Nasruddin thought hard, and then he
said, "Of course I would not -- because it is ridiculous and criminal. The season is
half over."
Every mind has its own orientation.
You may use the same words but because you are different, those same words cannot be the
same.
Then Buddha said another thing, and
that is even more significant. He said, "Anand, why are you disturbed? You were not a
party. You should not listen, because not a single answer was given to you. You should
remain indifferent, otherwise you will go mad. Don't move with me because I will be
involved with many, many types of persons. And if you listen to everything that is not
said to you, you will get confused and crazy. You just leave me. Otherwise remember to
listen only when I speak to you; at other times don't listen. Whatsoever I say is not your
business. It was not said to you and it was not your question at all. So why should you be
worried? You were not related.
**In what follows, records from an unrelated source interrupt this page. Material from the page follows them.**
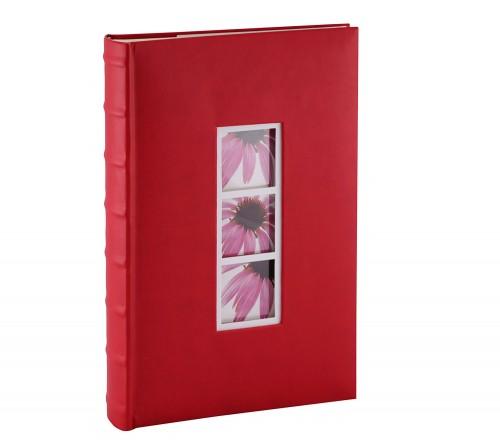 Ф/альбом ЯМ 300 ф.FA-EBBM300 - 808, кн.пер, иск.кожа, цветы              (12)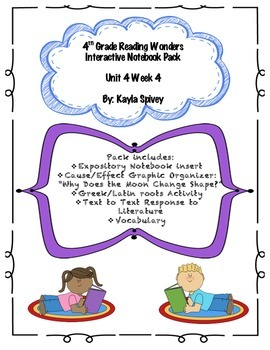 Fourth Grade (4th Grade) Reading Wonders Unit 4 Week 4 Int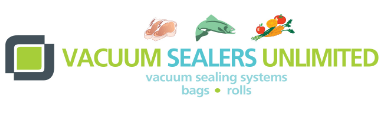 Vacuum Sealers Unlimited Coupon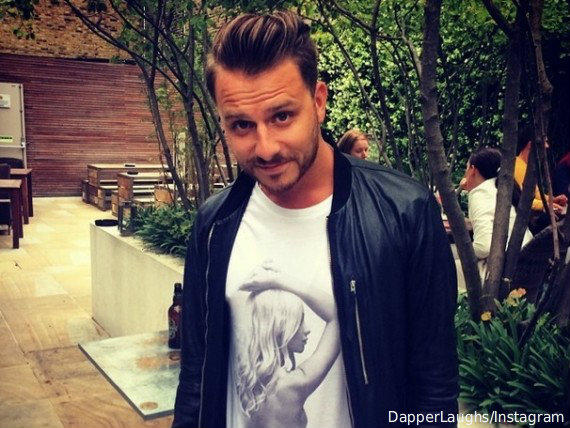 Dapper Laughs Is Offensive. But So Is the Lefty Drivel that Passes for Comedy on Radio 4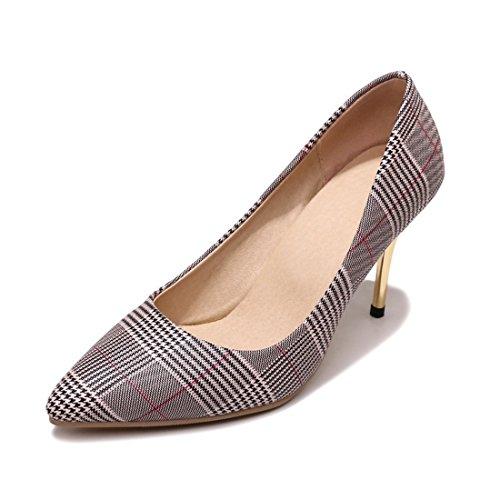 RFF-Zapatos de primavera, verano y otoño Zapatos de Tacón/Europe, The United States During The Spring and Autumn High Heels Tip Big Code Women Shoes Red
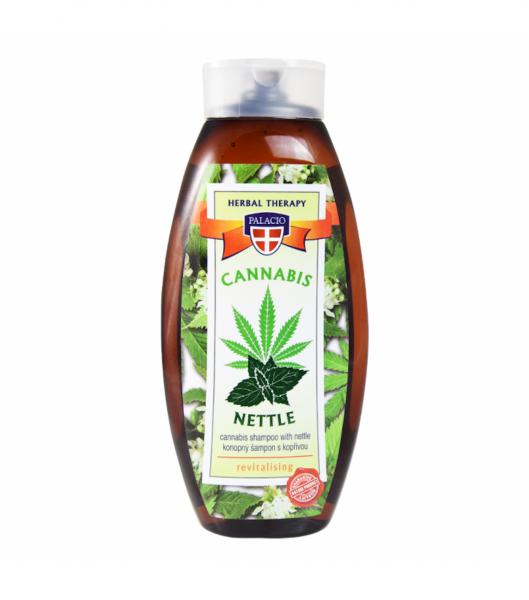 Shampoo Cannabis und Brennessel - Palacio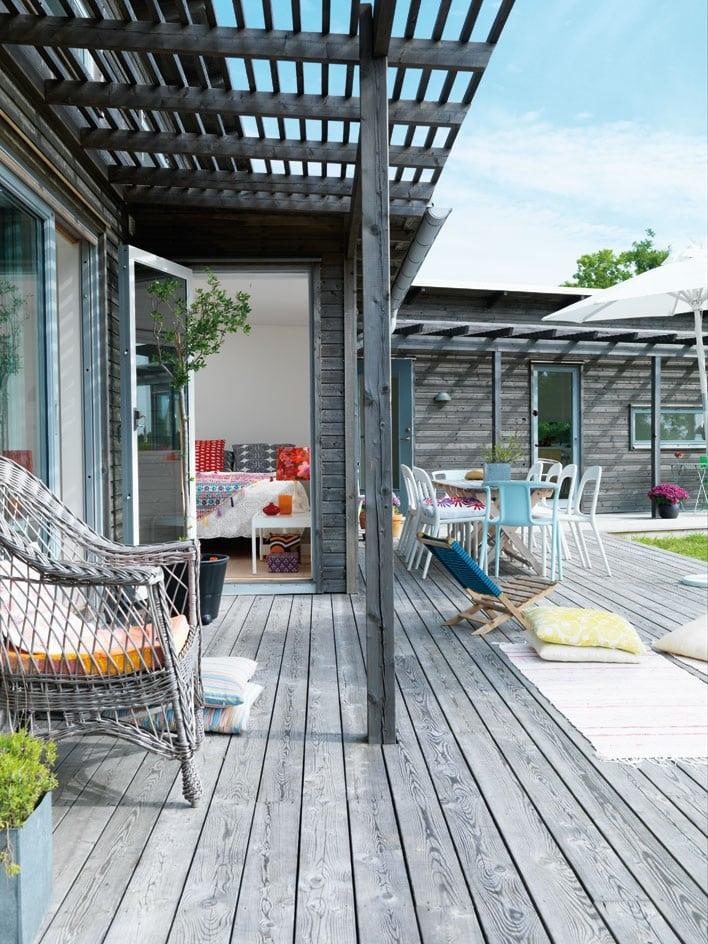 Maison de vacances (4)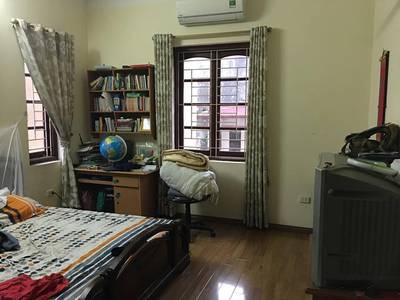 Cho thuê nhà diện tích 100 m2, nhà 3 tầng mỗi tầng 60 m2, sạch đẹp, tại Giáp Nhị, Hoàng Mai 6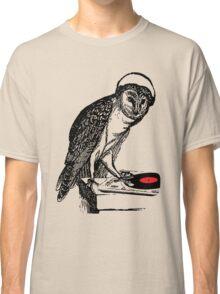 DJ Night Owl Classic T-Shirt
Someone asked, someone else replied. Why are you
unnecessarily worried about it? If you have the same question, ask, and then I will
answer. But remember, my answers are not to the questions, but to the questioners. I
respond. I look at the man, I see through the man, the man becomes transparent -- and this
is my response. The question is irrelevant; the questioner is relevant."
You cannot ask for consistency from
an enlightened person. Only unenlightened, ignorant persons can be consistent, because
they don't have to look. They just follow some ideas. They carry dead ideas, consistently.
For their whole life they will carry something and they will remain consistent to it. They
are stupid, that's why they can remain consistent. They are not alive. They are dead.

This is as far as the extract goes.